With all the dexterity the Glasgow-born singer-songwriter and cellist is known for, the result is an album of lambent surfaces and choppy riptides, a deeply personal record for today poised between hope and despair. “The album is about what we’re all in right now, and my response to that and my life as a microcosm within that,” says Campbell, before suggesting how exposing modern horrors might prove purgative. “I think there’s a quote from A Course In Miracles which says, ‘Love brings up everything unlike itself for the purpose of healing and release.’ Maybe these horrible things are coming up and out so we can get rid of them and things can be better.”

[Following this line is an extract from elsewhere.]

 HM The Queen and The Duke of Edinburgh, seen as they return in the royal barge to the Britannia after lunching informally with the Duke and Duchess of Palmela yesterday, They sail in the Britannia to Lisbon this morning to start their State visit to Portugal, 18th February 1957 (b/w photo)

Her radar keenly attuned to inequities, Campbell spotlights toxic masculinity on the luminous ‘Everything Falls Apart,’ it’s circling lilt and warm, fretless bass framing a call to unmask patriarchal power in readiness for “a brand new start”. “My elegy to the patriarchy” is how Campbell pitches it, noting how “even the words we use to insult a substandard man will often blame the woman – ‘son of a bitch’, ‘bastard’.” The spellbinding psych-folk of ‘Spider to the Fly’ and ‘Second Guessing’ add themes of “narcissistic abuse” and “repetition compulsion”, lending bite to the album’s take on relationships.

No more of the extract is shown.